Exercise
Using the entries below, write out the line with "family: Bovidae", the line with "scientific name: Muntiacus rooseveltorum", and every line in between, exactly as each is written.

------------

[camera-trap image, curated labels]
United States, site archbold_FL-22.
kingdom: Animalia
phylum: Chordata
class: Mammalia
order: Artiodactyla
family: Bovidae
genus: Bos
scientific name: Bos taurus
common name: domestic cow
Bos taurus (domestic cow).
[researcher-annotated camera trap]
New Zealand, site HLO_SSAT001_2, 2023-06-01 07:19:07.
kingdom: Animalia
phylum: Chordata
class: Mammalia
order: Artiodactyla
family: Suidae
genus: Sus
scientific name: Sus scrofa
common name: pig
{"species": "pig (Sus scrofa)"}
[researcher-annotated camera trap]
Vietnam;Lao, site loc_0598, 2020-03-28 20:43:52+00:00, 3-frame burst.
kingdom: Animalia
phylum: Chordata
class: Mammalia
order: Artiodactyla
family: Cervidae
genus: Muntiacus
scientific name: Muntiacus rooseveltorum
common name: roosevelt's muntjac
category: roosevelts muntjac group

------------

Solution to this task
family: Bovidae
genus: Bos
scientific name: Bos taurus
common name: domestic cow
Bos taurus (domestic cow).
[researcher-annotated camera trap]
New Zealand, site HLO_SSAT001_2, 2023-06-01 07:19:07.
kingdom: Animalia
phylum: Chordata
class: Mammalia
order: Artiodactyla
family: Suidae
genus: Sus
scientific name: Sus scrofa
common name: pig
{"species": "pig (Sus scrofa)"}
[researcher-annotated camera trap]
Vietnam;Lao, site loc_0598, 2020-03-28 20:43:52+00:00, 3-frame burst.
kingdom: Animalia
phylum: Chordata
class: Mammalia
order: Artiodactyla
family: Cervidae
genus: Muntiacus
scientific name: Muntiacus rooseveltorum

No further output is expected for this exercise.